Why Invest in Agriculture?
Everyone is dependent on agriculture and food supply; it is essential for survival. Urbanisation means consumers are disconnected from food and have few ways to participate in agriculture. Farming is increasingly challenging and farmers endure disproportionate risk. Australian agricultural production is an AU $100bn industry - annually. Investing in agricultural production (i.e., not agricultural land) can generate double-digit yields. By removing the agricultural land exposure, the SIAPF seeks to achieve stable and low risk agricultural returns.
Risk Management
There are two distinct risks we manage: 1) Seasonality: agriculture is a profitable venture, but it is variable and volatile, primarily impacted by weather.
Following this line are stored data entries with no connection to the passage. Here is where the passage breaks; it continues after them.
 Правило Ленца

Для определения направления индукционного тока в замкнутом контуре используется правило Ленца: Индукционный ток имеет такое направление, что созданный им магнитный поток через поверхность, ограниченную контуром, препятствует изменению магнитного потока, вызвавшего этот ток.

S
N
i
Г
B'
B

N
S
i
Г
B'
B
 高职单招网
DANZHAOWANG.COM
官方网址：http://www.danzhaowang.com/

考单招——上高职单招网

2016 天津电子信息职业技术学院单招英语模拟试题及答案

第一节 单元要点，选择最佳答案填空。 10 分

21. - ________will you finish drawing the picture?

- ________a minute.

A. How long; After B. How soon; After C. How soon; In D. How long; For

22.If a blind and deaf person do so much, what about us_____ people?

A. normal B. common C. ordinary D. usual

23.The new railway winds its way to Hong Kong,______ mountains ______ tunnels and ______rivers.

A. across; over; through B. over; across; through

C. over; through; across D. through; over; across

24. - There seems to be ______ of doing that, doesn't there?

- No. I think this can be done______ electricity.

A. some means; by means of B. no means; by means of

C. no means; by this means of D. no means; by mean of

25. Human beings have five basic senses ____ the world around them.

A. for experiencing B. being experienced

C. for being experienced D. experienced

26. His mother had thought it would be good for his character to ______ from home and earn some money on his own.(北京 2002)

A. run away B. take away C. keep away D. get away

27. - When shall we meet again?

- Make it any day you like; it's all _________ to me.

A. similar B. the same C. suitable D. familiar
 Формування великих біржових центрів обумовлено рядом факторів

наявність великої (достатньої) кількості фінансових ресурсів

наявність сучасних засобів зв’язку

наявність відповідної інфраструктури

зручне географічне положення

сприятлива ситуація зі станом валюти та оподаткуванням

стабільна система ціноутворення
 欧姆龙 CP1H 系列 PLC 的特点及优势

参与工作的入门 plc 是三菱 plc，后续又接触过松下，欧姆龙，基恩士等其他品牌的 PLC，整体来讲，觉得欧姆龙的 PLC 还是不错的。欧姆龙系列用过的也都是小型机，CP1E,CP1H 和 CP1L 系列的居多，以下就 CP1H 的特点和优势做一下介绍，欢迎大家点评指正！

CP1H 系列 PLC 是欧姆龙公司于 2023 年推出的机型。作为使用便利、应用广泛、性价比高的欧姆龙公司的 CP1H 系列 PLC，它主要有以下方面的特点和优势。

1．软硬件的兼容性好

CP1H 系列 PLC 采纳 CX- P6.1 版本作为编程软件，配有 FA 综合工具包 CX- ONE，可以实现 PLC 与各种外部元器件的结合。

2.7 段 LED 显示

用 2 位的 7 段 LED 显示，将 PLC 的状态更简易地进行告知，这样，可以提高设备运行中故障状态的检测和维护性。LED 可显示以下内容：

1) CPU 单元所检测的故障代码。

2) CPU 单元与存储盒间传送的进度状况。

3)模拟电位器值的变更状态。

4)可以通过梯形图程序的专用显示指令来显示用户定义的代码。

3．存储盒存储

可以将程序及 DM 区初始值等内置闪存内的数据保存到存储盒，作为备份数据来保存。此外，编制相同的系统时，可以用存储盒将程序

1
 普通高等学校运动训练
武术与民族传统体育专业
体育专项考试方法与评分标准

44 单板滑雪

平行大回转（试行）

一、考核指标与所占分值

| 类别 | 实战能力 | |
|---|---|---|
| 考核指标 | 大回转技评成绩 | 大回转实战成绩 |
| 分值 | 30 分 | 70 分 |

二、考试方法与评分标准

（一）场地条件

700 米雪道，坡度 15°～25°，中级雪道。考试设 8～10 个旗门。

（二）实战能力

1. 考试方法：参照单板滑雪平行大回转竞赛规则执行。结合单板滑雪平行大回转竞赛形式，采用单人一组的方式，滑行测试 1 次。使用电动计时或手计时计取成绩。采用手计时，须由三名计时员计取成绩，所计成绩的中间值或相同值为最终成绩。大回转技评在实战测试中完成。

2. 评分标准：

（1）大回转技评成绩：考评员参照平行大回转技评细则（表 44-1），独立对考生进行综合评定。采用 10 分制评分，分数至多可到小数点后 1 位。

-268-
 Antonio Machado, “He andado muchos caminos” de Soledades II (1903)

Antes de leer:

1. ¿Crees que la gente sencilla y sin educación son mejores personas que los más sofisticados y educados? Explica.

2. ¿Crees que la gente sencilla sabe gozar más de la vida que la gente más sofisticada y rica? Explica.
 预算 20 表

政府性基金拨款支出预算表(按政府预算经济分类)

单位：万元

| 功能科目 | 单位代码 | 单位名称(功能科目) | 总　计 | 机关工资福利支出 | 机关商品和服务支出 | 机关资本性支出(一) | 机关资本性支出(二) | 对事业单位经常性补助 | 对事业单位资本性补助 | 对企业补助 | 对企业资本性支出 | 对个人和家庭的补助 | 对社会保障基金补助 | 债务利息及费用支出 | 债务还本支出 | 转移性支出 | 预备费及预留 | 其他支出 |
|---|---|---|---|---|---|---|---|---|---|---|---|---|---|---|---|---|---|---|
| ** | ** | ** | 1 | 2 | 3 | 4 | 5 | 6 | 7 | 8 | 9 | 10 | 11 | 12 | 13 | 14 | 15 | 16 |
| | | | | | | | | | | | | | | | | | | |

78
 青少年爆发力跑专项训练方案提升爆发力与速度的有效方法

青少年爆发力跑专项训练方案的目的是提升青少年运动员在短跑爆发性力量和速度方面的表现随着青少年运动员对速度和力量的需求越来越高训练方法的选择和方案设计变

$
We use traditional portfolio construction approaches build around diversification – geographical and sectoral to manage risk. 2) Counterparty Risk: we undertake due diligence on all potential farmers, including credit reporting and has robust legal agreements in place and title on invested items.
Why Invest
- Low correlation to equity and risk markets — offering genuine diversification
- No land ownership — a farm yielding ~4% on land value typically produces ~30% returns on the production investment alone.
- Broad diversification across cropping, livestock, aquaculture, and horticulture, as well as geographic spread across Australia (with NZ and Canada to follow), significantly reducing volatility from weather and commodity pricing.
- Aligned incentives — farmers contribute 50% of the capital, ensuring strong focus on production outcomes
- Low duration and real liquidity — with an average production cycle of 6–7 months, quarterly liquidity is supported by harvest and sale events.
- Authentic impact investing — providing non‑debt capital directly into agricultural production.
- Attractive returns — targeting 12%+ net annual returns, with performance running at roughly double this in the first six months.